[[ Data for the task open ]]

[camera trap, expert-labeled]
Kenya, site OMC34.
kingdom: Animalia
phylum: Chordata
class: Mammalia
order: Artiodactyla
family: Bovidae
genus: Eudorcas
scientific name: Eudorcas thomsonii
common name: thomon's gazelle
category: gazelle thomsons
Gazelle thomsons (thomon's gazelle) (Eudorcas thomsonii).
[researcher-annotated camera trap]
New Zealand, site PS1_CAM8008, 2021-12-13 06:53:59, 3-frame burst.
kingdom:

[[ Data for the task closed ]]
[[ Data for the task open ]]

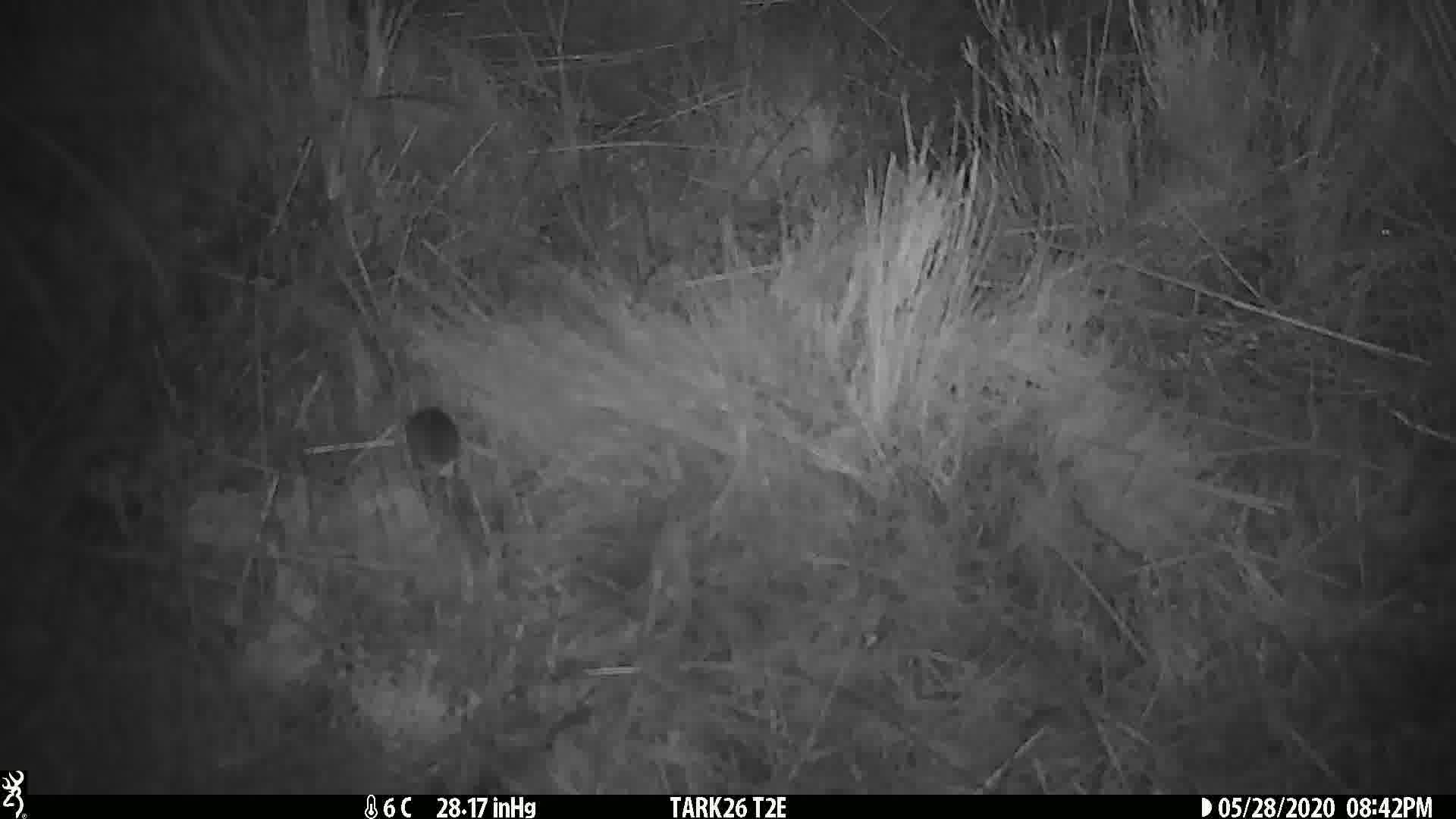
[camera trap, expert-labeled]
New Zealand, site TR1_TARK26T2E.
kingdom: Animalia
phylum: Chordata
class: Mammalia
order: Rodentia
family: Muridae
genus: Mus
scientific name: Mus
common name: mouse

[[ Data for the task closed ]]

• [Exercise instructions]: Please find out how many lines of the material contain the string "Zealand" and answer with the count alone.

• [Reply]: 2